Bases for similarity:
- Current version -- English phonetics (heuristic estimation from written form)
- Future versions -- IPA/orthography-based, improved English phonetics-based
The default file being compared against contains Pokemon names.
Entering "Richard" as input will result in the output "Charizard".

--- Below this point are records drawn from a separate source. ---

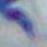
identification = Toxoplasma gondii
magnification = 1000x
modality = micrograph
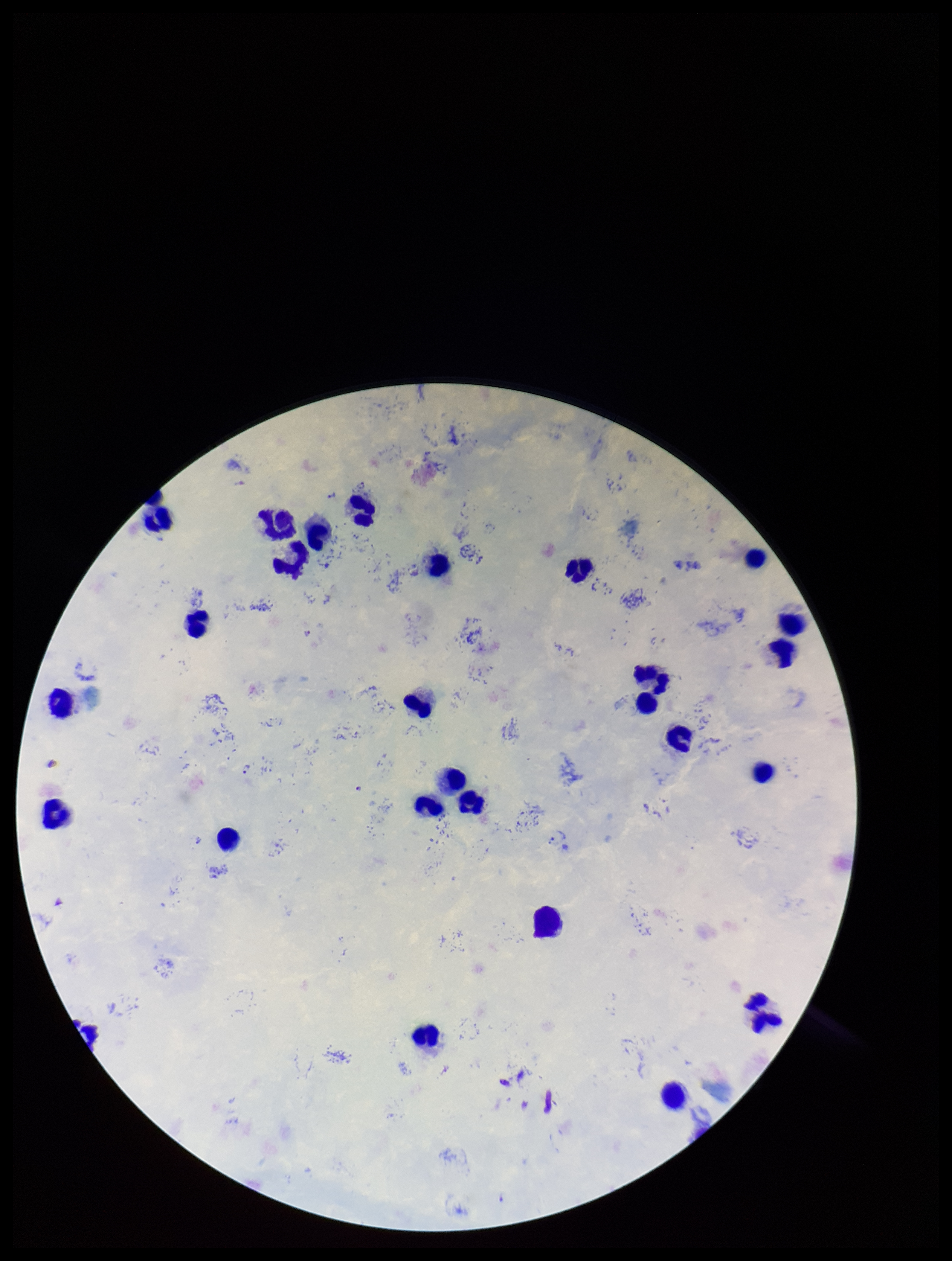
Preparation: thick smear. Plasmodium parasites: seen. Single field of view. Leukocyte count: 25. Smartphone photograph taken through the eyepiece of a microscope. Stained with Giemsa. Patient malaria status: positive. Species reported for this patient: Plasmodium falciparum. Parasite count: 3. Image is 952×1261 pixels.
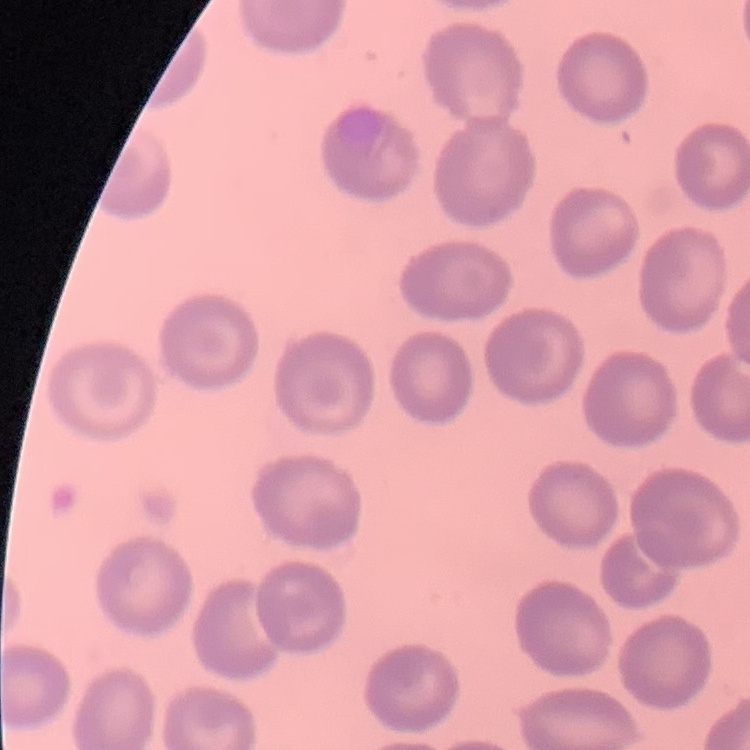 The erythrocytes show no rouleaux formation. Thin peripheral smear. Square crop of a larger photomicrograph. Stained with either Field's or Giemsa.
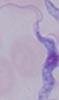

identification = trypanosome
magnification = 1000x
modality = micrograph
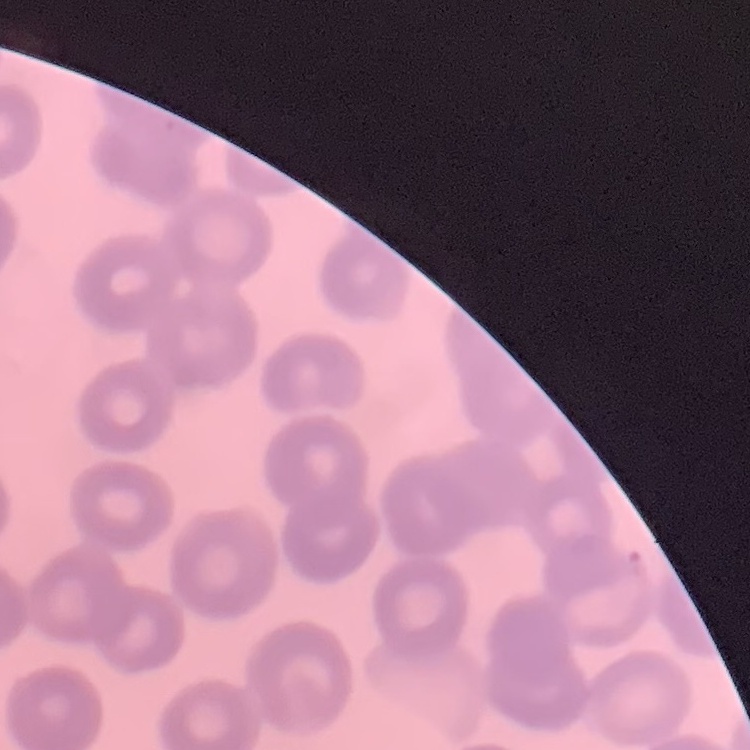

red blood cell morphology = no rouleaux formation
preparation = thin peripheral smear
stain = Field's or Giemsa
image type = square crop of a larger photomicrograph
Name the blood parasite species.
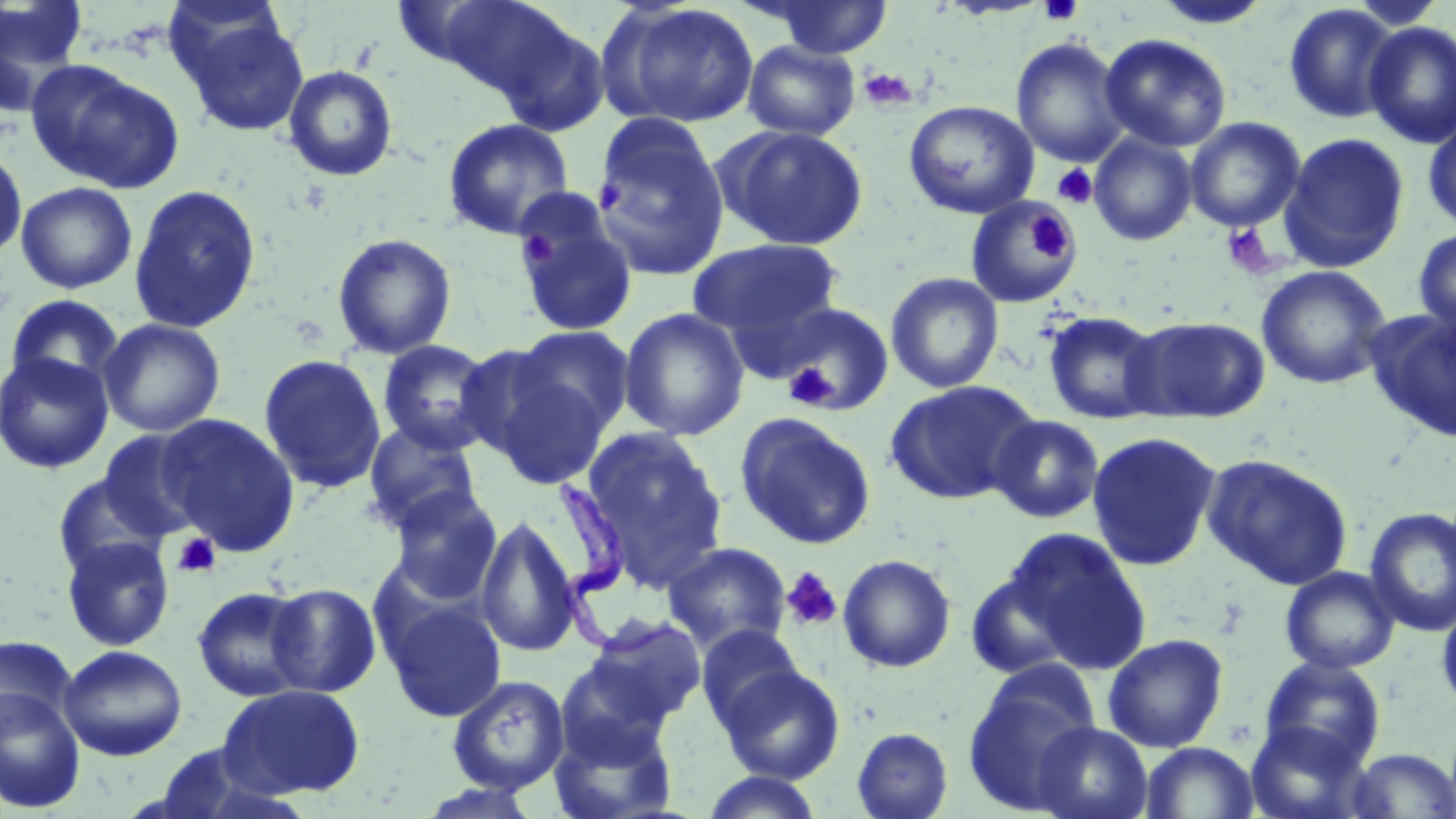

Trypanosoma brucei.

The algorithm compares each target word against all reference words and returns the one with the lowest cost to transform one into the other, assigning a high cost for letter insertions/deletions or swapping two dissimilar letters, a medium cost for swapping similar letters, and no cost for swapping identical letters.
Command line call:
WordSim.py TARGET_NAME [--k NUMBER_OF_MATCHES] [--name_file REFERENCE_NAMES_FILE]
Arguments:
-
TARGET_NAME is one word (quoted or unquoted) or several words (quoted), the word(s) to be compared to a reference set
-
NUMBER_OF_MATCHES is an integer, the number of matches to output (optional, default=1)
-
REFERENCE_NAMES_FILE is a filepath, the file containing words to match against (optional, default= file of pokemon names)
Examples:
WordSim.py richard
Gives the best match to "ricardo" from the default file (pokemon names)
WordSim.py Spencer --k 10
Gives the 10 best matches to "spencer"
WordSim.py "greg fletcher" --k 3 --name_file Data/GreekGodNames.txt
Gives the 3 best matches for each name in "greg fletcher" from the given file (greek god names)
Uses a dynamic-time-warping-based approach.
Dynamic time warping compares two series of elements, finding how much one series has to be altered to match the other series (in this case, series of letters or sounds). DTW has been utilized for spell checking and speech recognition.